EXERCISE PROMPT —
Copy every one of the items below word for word, keeping each line unchanged.

EXERCISE MATERIALS —
** BEGIN **

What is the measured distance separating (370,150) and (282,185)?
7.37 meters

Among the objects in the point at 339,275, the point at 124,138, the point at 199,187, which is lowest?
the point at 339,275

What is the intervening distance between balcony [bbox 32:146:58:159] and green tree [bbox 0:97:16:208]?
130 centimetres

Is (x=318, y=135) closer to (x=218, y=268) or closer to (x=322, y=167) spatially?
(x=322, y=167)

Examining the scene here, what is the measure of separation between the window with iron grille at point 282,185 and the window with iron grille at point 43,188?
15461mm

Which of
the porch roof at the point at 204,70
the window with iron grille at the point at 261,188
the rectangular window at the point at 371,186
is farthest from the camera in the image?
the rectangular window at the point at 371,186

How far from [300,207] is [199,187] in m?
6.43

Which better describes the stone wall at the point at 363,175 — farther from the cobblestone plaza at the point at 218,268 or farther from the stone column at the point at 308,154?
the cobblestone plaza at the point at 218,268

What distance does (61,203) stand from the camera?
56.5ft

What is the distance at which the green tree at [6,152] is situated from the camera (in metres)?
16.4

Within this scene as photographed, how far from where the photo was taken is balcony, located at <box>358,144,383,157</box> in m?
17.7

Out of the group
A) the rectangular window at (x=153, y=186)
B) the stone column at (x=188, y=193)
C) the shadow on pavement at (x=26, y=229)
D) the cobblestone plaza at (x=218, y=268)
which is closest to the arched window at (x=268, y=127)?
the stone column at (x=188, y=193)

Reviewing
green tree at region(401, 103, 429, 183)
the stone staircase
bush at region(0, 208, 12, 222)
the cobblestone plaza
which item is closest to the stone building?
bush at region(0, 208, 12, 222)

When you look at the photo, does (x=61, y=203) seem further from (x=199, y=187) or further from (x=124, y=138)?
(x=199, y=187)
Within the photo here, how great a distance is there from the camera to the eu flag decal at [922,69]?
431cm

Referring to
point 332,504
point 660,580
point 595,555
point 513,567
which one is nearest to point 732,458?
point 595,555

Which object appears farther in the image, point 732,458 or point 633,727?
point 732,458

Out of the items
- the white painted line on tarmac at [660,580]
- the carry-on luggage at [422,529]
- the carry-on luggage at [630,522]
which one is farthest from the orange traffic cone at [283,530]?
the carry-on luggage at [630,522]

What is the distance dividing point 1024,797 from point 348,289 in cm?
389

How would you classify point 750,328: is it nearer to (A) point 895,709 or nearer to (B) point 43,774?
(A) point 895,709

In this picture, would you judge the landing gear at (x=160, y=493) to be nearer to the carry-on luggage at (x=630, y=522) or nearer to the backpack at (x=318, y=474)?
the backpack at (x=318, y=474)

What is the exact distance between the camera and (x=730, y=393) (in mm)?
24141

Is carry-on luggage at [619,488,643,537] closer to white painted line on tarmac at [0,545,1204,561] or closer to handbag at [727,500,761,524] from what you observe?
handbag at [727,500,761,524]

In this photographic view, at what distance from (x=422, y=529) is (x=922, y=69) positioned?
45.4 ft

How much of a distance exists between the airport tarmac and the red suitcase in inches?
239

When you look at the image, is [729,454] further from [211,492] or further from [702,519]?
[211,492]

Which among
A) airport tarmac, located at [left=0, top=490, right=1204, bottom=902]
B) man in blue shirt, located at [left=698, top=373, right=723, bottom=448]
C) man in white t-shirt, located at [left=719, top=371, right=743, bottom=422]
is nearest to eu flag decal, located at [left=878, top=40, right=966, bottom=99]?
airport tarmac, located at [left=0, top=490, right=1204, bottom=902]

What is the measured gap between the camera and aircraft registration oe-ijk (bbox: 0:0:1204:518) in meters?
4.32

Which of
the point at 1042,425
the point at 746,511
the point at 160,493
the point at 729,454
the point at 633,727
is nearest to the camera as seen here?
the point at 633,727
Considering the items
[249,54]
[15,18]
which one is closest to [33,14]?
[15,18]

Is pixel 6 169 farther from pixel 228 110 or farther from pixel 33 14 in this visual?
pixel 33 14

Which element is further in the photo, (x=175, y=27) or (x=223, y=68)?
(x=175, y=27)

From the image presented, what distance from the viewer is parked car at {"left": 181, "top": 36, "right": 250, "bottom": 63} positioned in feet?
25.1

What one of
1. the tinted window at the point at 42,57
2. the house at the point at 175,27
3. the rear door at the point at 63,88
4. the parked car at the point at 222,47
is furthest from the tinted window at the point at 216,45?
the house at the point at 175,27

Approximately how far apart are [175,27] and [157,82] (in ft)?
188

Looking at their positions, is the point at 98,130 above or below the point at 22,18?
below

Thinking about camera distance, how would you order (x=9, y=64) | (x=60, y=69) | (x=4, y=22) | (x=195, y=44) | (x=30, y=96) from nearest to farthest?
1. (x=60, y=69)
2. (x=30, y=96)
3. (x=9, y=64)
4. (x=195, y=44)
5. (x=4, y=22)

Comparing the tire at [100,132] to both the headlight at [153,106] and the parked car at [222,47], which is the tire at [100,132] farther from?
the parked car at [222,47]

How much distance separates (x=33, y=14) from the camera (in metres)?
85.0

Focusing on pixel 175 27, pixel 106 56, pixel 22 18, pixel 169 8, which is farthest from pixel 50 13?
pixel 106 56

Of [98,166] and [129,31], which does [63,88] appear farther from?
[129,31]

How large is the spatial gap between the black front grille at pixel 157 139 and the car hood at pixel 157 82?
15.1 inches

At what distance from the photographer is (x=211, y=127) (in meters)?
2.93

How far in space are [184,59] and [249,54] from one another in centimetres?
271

** END **

SOLVED PROBLEM —
What is the measured distance separating (370,150) and (282,185)?
7.37 meters

Among the objects in the point at 339,275, the point at 124,138, the point at 199,187, which is lowest?
the point at 339,275

What is the intervening distance between balcony [bbox 32:146:58:159] and green tree [bbox 0:97:16:208]?
130 centimetres

Is (x=318, y=135) closer to (x=218, y=268) or closer to (x=322, y=167) spatially?
(x=322, y=167)

Examining the scene here, what is the measure of separation between the window with iron grille at point 282,185 and the window with iron grille at point 43,188?
15461mm

Which of
the porch roof at the point at 204,70
the window with iron grille at the point at 261,188
the rectangular window at the point at 371,186
is farthest from the camera in the image?
the rectangular window at the point at 371,186

How far from [300,207] is [199,187] in m?
6.43

Which better describes the stone wall at the point at 363,175 — farther from the cobblestone plaza at the point at 218,268 or farther from the stone column at the point at 308,154?
the cobblestone plaza at the point at 218,268

What distance does (61,203) stand from the camera?
56.5ft

What is the distance at which the green tree at [6,152] is situated from the camera (in metres)?
16.4

Within this scene as photographed, how far from where the photo was taken is balcony, located at <box>358,144,383,157</box> in m?
17.7

Out of the group
A) the rectangular window at (x=153, y=186)
B) the stone column at (x=188, y=193)
C) the shadow on pavement at (x=26, y=229)
D) the cobblestone plaza at (x=218, y=268)
which is closest to the arched window at (x=268, y=127)?
the stone column at (x=188, y=193)

Reviewing
green tree at region(401, 103, 429, 183)
the stone staircase
bush at region(0, 208, 12, 222)
the cobblestone plaza
which item is closest to the stone building?
bush at region(0, 208, 12, 222)

When you look at the photo, does (x=61, y=203) seem further from (x=199, y=187) or further from (x=124, y=138)?
(x=199, y=187)
Within the photo here, how great a distance is there from the camera to the eu flag decal at [922,69]?
431cm

Referring to
point 332,504
point 660,580
point 595,555
point 513,567
which one is nearest to point 732,458?
point 595,555

Which object appears farther in the image, point 732,458 or point 633,727?
point 732,458

Out of the items
- the white painted line on tarmac at [660,580]
- the carry-on luggage at [422,529]
- the carry-on luggage at [630,522]
which one is farthest from the orange traffic cone at [283,530]?
the carry-on luggage at [630,522]

What is the distance dividing point 1024,797 from point 348,289 in cm?
389

How would you classify point 750,328: is it nearer to (A) point 895,709 or nearer to (B) point 43,774?
(A) point 895,709

In this picture, would you judge the landing gear at (x=160, y=493) to be nearer to the carry-on luggage at (x=630, y=522) or nearer to the backpack at (x=318, y=474)?
the backpack at (x=318, y=474)

What is the exact distance between the camera and (x=730, y=393) (in mm)?
24141

Is carry-on luggage at [619,488,643,537] closer to white painted line on tarmac at [0,545,1204,561] or closer to handbag at [727,500,761,524] from what you observe?
handbag at [727,500,761,524]

In this photographic view, at what distance from (x=422, y=529) is (x=922, y=69) positioned?
45.4 ft

How much of a distance exists between the airport tarmac and the red suitcase in inches?
239

When you look at the image, is [729,454] further from [211,492] or further from [702,519]?
[211,492]

Which among
A) airport tarmac, located at [left=0, top=490, right=1204, bottom=902]
B) man in blue shirt, located at [left=698, top=373, right=723, bottom=448]
C) man in white t-shirt, located at [left=719, top=371, right=743, bottom=422]
is nearest to eu flag decal, located at [left=878, top=40, right=966, bottom=99]?
airport tarmac, located at [left=0, top=490, right=1204, bottom=902]

What is the measured gap between the camera and aircraft registration oe-ijk (bbox: 0:0:1204:518) in meters?
4.32

Which of
the point at 1042,425
the point at 746,511
the point at 160,493
the point at 729,454
the point at 633,727
is nearest to the camera as seen here?
the point at 633,727
Considering the items
[249,54]
[15,18]
which one is closest to [33,14]?
[15,18]

Is pixel 6 169 farther from pixel 228 110 or farther from pixel 33 14 in this visual?
pixel 33 14

Which element is further in the photo, (x=175, y=27) or (x=223, y=68)?
(x=175, y=27)

From the image presented, what distance from the viewer is parked car at {"left": 181, "top": 36, "right": 250, "bottom": 63} positioned in feet?
25.1

What one of
1. the tinted window at the point at 42,57
2. the house at the point at 175,27
3. the rear door at the point at 63,88
4. the parked car at the point at 222,47
is furthest from the tinted window at the point at 216,45?
the house at the point at 175,27

Approximately how far apart are [175,27] and [157,82] (in ft)?
188

Looking at their positions, is the point at 98,130 above or below the point at 22,18?
below

Thinking about camera distance, how would you order (x=9, y=64) | (x=60, y=69) | (x=4, y=22) | (x=195, y=44) | (x=30, y=96) from nearest to farthest?
1. (x=60, y=69)
2. (x=30, y=96)
3. (x=9, y=64)
4. (x=195, y=44)
5. (x=4, y=22)

Comparing the tire at [100,132] to both the headlight at [153,106] and the parked car at [222,47], which is the tire at [100,132] farther from?
the parked car at [222,47]

How much distance separates (x=33, y=14) from the camera (in metres)?
85.0

Focusing on pixel 175 27, pixel 106 56, pixel 22 18, pixel 169 8, which is farthest from pixel 50 13?
pixel 106 56

Of [98,166] and [129,31], which does [63,88] appear farther from?
[129,31]

How large is the spatial gap between the black front grille at pixel 157 139 and the car hood at pixel 157 82?
15.1 inches

At what distance from the photographer is (x=211, y=127) (in meters)?
2.93

How far in space are [184,59] and [249,54] from one another in centimetres?
271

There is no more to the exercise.